I’ve grown less and less convinced of the idea that the Corinthians despised the body in preference for the soul/spirit. Rather, the Corinthians seem to be people who consistently celebrate – in fact, over-celebrate – the body, rather than hope to escape its prisonly confines. There are two passages that would seem to contradict what I’ve just said:
- Paul’s (alleged) citation of the Corinthians’ own stance in ch.7: “It is good for a man not to touch a woman”
- Paul’s imagined quotation from a Corinthian interlocutor in ch.15: “How are the dead raised? With what sort of body will they come?”
A few years ago I noted this and indicated why I don’t think the latter passage is a problem. But I left the 1 Cor 7 passage to the side, because I didn’t really have an answer for that one.

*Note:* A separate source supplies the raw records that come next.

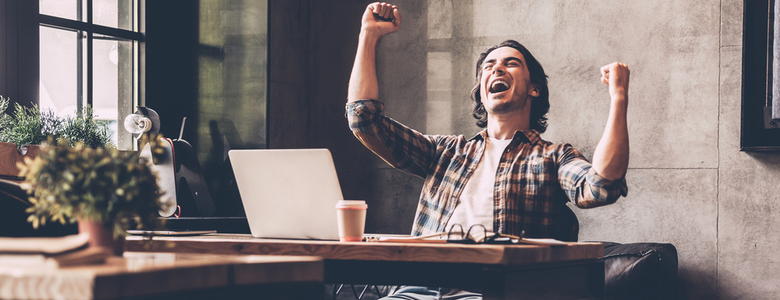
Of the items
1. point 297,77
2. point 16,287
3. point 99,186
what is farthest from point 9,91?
point 16,287

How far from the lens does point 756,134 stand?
299cm

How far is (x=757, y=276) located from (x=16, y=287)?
10.3 ft

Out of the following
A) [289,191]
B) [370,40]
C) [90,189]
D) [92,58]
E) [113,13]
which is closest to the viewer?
[90,189]

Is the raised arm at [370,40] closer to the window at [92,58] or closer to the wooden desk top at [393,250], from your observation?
the wooden desk top at [393,250]

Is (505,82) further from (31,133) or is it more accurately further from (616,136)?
(31,133)

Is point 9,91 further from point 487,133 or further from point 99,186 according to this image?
point 99,186

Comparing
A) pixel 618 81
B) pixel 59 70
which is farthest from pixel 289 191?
pixel 59 70

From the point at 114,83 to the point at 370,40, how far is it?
84.6 inches

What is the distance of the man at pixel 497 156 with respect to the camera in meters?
1.86

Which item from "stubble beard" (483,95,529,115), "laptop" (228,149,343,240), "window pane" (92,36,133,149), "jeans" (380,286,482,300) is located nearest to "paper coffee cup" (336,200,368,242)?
"laptop" (228,149,343,240)

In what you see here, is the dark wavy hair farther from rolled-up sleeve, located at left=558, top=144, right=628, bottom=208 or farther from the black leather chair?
the black leather chair

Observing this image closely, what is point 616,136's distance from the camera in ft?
5.56

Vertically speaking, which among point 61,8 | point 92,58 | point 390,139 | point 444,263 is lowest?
point 444,263

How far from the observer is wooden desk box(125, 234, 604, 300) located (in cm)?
122
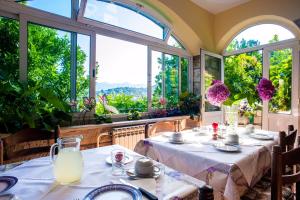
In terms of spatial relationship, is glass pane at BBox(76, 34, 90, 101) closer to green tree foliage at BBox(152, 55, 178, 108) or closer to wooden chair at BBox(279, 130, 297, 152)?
green tree foliage at BBox(152, 55, 178, 108)

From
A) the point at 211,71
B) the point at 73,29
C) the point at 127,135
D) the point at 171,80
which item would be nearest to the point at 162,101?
the point at 171,80

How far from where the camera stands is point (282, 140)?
1.32m

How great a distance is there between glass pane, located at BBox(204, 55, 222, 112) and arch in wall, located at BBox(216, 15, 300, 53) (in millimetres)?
346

But on the weekend, at the conference on Paul I was attending in Melbourne, someone asked me about 1 Cor 7, and I realised that actually I do have an answer for that passage – and it’s not even novel or sophisticated. The person I was chatting to suggested that perhaps there were two types of men in the Corinthian church: those who indulged the body (visiting prostitutes in chapter 6), and those who denied the body (refusing to touch their wives in chapter 7). My reply was that it was entirely possible that these were exactly the same people. That is, the same people who visited prostitutes for pleasure felt that it would be dishonouring to treat their wives as sexual objects. Wives are for family; prostitutes are for lust.
One does see view this expressed in Plutarch, who indicates in his Advice for the Bride and Groom that a wife should overlook her husband’s use of prostitutes, because it is out of respect for her that he chooses to spend his lust on them.
So there we have it. It is not necessarily the case that members of the Corinthian church expressed a disdain for the body.